Developing and training an algorithm
Implementing best practices during this crucial phase.
The AI system provider must face a series of checks and precautions in order to guarantee the quality of the system. However, the following questions are also of interest to users of the system (if they are not the provider), who may be liable should the processing carried out not comply with the GDPR. They can then check the extent to which the provider has taken data protection issues into account in the system design.
Designing and developing a reliable algorithm
When designing the processing, particular attention should be paid to the choice of algorithm, tools and development infrastructure in order to achieve reliable and robust processing.
The following questions may help the data controller to assess whether a balance is maintained between the complexity of the solutions chosen and the loss of explainability.
What type of algorithm is used and how does it work (supervised, unsupervised, continuous or federated learning, learning by reinforcement, etc.)?

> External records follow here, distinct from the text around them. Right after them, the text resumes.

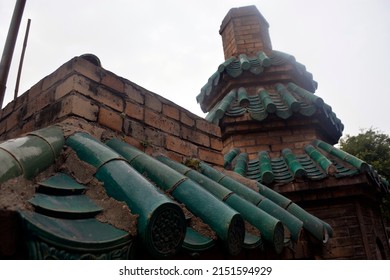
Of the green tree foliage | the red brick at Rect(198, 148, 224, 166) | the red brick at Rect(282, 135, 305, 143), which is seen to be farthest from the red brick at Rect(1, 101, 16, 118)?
the green tree foliage

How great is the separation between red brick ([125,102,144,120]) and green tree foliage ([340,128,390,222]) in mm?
15632

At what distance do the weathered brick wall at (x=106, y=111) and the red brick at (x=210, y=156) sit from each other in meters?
0.01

Why was this algorithm chosen?
How was it implemented (source of the code, libraries used, etc.)?
Has the algorithm used been tested by independent third parties?
Has a literature review been carried out?
Has a comparison with similar systems been made?
Which criteria were used?
Are third-party tools used?
Are they considered reliable and proven?
Has a search for possible flaws in the tool documentation and among the developer community raised any points of interest?
Is any monitoring scheduled for tool updates?
Is the AI algorithm available as open source?
Have the algorithms been sufficiently tested by third parties?
If so, by whom and how?
Are the algorithms state of the art?
Is community feedback on the algorithms encouraged and taken into account?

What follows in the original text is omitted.